Die Agglomeration von Paris liegt im europäischen Vergleich heute im Spitzenfeld überdurchschnittlich entwickelter Dienstleistungsmetropolen. Obwohl die Ile-de-France immer noch die französische Region mit den meisten Industriearbeitsplätzen (650.000) ist (Coy 2003), stieg der Anteil der Dienstleistungsbeschäftigten zwischen 1990 und 1999 von 75% auf 82% (INSEE 2002). Dabei ist das Wachstum der Beschäftigtenzahlen vor allem auf die Schaffung neuer Dienstleistungsarbeitsplätze in den Villes Nouvelles [3] Cergy-Pontoise und Marne-la-Vallée (Départements Val d'Oise und Seine-et-Marne) zurückzuführen.

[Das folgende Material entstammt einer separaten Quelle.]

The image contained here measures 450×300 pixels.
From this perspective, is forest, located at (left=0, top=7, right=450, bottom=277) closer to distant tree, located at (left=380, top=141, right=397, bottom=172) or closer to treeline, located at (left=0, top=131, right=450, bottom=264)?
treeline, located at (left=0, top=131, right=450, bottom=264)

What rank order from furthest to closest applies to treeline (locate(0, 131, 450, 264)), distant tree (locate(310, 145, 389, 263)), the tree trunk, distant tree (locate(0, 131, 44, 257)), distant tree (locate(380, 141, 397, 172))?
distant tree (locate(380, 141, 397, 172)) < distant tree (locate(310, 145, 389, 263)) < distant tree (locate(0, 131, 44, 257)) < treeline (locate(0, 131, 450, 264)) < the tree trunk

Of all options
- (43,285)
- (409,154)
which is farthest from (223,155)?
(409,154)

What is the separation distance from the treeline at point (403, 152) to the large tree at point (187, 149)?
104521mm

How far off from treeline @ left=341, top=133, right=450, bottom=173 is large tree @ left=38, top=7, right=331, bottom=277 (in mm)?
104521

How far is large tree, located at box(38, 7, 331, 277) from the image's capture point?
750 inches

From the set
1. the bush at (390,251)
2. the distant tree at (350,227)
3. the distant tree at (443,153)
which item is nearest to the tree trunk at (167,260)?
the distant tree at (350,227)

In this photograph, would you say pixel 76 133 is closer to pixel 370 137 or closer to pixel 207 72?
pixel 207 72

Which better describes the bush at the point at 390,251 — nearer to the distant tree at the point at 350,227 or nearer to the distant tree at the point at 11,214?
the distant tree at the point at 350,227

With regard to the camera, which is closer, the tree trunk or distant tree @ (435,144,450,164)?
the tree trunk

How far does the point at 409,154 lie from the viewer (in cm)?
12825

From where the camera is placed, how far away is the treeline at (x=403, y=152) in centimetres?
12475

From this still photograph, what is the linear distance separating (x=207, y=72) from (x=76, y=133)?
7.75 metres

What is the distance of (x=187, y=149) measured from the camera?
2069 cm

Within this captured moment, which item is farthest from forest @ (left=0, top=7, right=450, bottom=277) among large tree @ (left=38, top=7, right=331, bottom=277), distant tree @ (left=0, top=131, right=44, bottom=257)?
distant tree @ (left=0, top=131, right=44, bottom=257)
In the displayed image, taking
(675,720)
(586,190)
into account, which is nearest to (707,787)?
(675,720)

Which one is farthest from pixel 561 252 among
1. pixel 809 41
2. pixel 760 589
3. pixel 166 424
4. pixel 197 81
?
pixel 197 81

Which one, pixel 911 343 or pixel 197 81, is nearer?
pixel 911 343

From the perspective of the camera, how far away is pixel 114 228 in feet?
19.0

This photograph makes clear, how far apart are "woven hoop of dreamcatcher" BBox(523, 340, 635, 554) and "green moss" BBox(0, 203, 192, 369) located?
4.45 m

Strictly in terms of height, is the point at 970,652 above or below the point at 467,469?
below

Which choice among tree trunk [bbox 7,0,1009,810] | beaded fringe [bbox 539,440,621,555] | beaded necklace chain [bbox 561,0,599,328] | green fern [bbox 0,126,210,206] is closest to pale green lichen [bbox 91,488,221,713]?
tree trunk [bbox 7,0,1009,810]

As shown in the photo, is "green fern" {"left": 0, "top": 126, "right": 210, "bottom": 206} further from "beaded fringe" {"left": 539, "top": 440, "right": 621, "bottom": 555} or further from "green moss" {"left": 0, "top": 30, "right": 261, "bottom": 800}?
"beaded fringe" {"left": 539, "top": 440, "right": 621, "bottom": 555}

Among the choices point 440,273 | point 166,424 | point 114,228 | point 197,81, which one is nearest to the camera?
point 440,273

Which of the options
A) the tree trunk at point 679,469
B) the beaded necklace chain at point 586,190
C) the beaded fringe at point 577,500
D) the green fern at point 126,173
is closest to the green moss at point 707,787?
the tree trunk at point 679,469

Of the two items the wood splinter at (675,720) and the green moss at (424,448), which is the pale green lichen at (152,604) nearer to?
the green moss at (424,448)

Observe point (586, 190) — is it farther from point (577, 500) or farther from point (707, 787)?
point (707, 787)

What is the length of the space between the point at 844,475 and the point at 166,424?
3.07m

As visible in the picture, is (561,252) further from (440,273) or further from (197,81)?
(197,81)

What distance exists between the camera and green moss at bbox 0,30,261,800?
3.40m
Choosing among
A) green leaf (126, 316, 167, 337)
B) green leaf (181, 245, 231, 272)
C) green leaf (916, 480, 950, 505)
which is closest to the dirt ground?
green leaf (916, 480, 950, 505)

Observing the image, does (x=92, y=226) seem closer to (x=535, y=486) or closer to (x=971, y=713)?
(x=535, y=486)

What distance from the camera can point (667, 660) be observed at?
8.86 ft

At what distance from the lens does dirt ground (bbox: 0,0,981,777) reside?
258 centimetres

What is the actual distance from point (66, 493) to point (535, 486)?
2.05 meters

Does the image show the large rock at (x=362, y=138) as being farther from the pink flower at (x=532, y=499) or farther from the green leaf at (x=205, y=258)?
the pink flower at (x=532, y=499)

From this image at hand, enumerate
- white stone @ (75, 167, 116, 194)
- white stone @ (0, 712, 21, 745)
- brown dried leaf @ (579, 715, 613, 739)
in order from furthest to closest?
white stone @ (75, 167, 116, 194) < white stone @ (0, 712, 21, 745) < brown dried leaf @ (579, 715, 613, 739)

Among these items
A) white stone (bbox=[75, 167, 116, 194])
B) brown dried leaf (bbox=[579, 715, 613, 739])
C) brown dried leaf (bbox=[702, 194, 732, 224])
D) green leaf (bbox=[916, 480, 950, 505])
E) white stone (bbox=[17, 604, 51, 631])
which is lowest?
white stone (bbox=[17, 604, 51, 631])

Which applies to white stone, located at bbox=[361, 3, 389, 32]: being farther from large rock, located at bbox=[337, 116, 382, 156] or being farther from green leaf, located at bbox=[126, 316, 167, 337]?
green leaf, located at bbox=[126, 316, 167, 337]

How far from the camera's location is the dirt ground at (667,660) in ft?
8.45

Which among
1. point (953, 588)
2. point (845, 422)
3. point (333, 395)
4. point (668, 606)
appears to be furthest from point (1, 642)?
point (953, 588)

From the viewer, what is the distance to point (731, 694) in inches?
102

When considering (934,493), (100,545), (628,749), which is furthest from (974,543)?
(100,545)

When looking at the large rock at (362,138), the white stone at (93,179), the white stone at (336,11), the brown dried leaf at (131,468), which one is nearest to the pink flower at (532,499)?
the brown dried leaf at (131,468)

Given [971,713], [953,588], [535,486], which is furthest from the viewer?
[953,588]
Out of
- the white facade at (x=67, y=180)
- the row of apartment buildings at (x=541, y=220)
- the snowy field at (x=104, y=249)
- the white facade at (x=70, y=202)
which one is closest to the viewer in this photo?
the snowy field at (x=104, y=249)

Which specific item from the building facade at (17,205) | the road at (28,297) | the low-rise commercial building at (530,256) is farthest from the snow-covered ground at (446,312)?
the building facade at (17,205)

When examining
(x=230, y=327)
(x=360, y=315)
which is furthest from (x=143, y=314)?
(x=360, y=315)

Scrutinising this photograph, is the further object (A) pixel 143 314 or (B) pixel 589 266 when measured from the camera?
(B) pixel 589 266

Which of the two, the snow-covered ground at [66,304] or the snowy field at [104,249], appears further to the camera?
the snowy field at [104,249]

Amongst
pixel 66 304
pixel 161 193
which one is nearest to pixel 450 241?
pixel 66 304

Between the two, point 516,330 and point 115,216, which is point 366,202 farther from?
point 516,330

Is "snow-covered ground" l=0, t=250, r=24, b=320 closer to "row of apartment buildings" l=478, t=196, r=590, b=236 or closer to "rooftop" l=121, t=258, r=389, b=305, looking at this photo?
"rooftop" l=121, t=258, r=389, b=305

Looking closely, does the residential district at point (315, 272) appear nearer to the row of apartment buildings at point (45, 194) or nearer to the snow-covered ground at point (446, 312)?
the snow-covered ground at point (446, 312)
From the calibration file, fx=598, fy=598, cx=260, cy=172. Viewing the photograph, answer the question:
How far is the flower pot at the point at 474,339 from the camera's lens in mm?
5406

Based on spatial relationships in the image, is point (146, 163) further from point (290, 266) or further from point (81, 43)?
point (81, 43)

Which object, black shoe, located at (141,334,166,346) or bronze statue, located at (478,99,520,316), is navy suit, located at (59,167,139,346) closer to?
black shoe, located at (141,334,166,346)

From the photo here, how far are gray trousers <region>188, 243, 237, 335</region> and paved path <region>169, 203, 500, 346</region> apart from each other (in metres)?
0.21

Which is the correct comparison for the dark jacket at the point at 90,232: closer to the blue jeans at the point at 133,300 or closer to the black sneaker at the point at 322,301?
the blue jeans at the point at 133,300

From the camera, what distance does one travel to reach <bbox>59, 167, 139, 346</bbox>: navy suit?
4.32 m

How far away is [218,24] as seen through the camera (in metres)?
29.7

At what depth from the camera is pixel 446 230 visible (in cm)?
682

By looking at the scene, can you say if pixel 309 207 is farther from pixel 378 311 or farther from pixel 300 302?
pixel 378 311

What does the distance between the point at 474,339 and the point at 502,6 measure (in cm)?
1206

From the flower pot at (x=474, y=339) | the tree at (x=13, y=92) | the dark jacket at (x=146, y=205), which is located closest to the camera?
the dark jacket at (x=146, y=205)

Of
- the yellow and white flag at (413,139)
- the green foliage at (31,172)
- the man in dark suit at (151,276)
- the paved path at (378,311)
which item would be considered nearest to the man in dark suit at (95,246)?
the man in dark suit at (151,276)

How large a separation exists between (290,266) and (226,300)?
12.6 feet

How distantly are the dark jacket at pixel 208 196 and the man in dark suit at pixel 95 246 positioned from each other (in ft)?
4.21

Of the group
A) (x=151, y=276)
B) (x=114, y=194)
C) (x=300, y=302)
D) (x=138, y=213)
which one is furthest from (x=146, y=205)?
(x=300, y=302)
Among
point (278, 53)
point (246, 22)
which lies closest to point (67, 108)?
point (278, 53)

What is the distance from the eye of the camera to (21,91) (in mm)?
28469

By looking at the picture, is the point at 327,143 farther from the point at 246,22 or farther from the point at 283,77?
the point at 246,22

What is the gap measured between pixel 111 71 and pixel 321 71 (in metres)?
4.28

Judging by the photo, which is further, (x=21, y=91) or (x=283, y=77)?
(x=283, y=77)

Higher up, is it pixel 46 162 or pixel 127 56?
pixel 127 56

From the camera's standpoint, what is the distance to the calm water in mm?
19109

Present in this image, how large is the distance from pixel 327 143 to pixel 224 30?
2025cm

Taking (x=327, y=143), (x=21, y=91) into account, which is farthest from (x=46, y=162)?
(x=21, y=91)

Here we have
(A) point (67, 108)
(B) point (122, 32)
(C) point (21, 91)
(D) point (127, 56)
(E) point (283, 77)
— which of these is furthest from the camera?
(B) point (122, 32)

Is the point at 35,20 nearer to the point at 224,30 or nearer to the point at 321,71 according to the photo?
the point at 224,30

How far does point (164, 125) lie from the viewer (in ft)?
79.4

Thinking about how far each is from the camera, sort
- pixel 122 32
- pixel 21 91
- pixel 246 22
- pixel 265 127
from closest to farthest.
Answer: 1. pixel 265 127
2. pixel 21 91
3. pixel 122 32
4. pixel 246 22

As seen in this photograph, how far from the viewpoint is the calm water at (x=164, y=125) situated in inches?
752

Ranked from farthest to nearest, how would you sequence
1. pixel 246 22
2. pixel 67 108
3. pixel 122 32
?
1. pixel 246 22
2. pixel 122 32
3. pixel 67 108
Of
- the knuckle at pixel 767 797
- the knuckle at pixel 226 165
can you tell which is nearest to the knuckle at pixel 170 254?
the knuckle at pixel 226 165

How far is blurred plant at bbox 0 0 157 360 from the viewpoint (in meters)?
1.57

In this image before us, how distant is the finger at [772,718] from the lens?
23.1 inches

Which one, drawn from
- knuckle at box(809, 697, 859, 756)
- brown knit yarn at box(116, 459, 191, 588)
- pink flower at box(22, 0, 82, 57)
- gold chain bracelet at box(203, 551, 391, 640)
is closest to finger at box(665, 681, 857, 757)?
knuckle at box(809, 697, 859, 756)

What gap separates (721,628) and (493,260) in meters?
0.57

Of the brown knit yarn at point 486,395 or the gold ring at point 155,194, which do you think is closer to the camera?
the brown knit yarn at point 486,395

Entwicklung der Beschäftigten in der Region Ile-de-France seit 1975
Département | 1.975,00 | 1.982,00 | 1.990,00 | 1.999,00 | Veränderung 1975-99 in % |
Paris | 1.918.060,00 | 1.807.952,00 | 1.815.345,00 | 1.600.815,00 | -16,60 |
Hauts-de-Seine | 737.065 | 724.992 | 786.693 | 810.226 | 9,9 |
Seine-Saint-Denis | 469.410 | 463.400 | 490.860 | 467.402 | -0,4 |
Val-de-Marne | 433.485 | 440.520 | 475.093 | 463.520 | 6,9 |
Petite Couronne | 1.639.960,00 | 1.628.912,00 | 1.752.646,00 | 1.771.917,00 | 8,0 |
Seine-et-Marne | 250.415 | 279.232 | 335.217 | 381.196 | 52,20 |
Yvelines | 374.815 | 410.308 | 465.308 | 497.657 | 32,70 |
Essonne | 263.430 | 311.228 | 375.615 | 392.548 | 49,00 |
Val-d’Oise | 227.830 | 267.112 | 331.843 | 373.839 | 64,00 |
Grande Couronne | 1.116.490,00 | 1.267.880,00 | 1.507.983,00 | 1.645.240,00 | 47,30 |
Ile-de-France | 4.674.510,00 | 4.704.744,00 | 5.075.974,00 | 5.041.995,00 | 7,8 |
Quelle: IAURIF/INSEE (1992, 2002): Atlas des Franciliens, APUR (2002)
Sie sind neben La Défense [4] , dem Flughafen Roissy-Charles de Gaulle [5] und dem Wissenschaftsstandort Saclay [6] die wichtigsten Wachstumspole des tertiären Sektors in der Ile-de-France. Ihre Dynamik ist unter anderem Resultat der Standortverlagerung von Unternehmen aus der Kernstadt in billigere Bürostandorte an der Peripherie. Galt noch vor wenigen Jahren vor allem der Einzelhandel (Verbrauchermärkte u.ä.) als Träger der Suburbanisierung der Wirtschaft, so treten mittlerweile auch jene Branchen den Weg an den Stadtrand an, die früher als typische Nachfrager innerstädtischer Büros galten. Es handelt sich dabei um Branchen, die nicht mehr in direktem Kontakt zu (Privat-)Kunden stehen, sondern ihre Dienste anderen Unternehmen anbieten bzw. als Back-office-Bereiche (z.B. Verwaltungstätigkeiten innerhalb des Finanz- und Versicherungswesens) aus den zentral gelegenen Stammhäusern ausgegliedert werden.
Die Ursachen für den Verbleib bzw. den Auszug von Unternehmen aus der Innenstadt sind vielfältig. Neben dem hohen Preisniveau [7] für Büromieten in repräsentativen Innenstadtlagen spielt auch der Flächenbedarf bzw. der Anspruch an die Ausstattung eine wichtige Rolle. Der teilweise Zusammenbruch des Pariser Büroimmobilienmarktes zu Beginn der 1990er Jahre, verursacht durch ein Überangebot nach uneingeschränkter Umwidmung von Wohnungen in Büros, hat gezeigt, dass Vermietungserfolge für den schlecht ausgestatteten Altbaubestand (z.B. Fehlen von Klimaanlagen) kaum mehr zu erzielen sind. Selbst in La Défense erreichen die Spitzenmieten lediglich zwischen 450 und 650 Euro/qm und Jahr - schließlich werden in etwas größerer Entfernung zum Zentrum bei gleichzeitig sehr guter Erschließung der Standorte durch das öffentliche Verkehrsnetz Büros bereits um 200 Euro/qm und Jahr angeboten.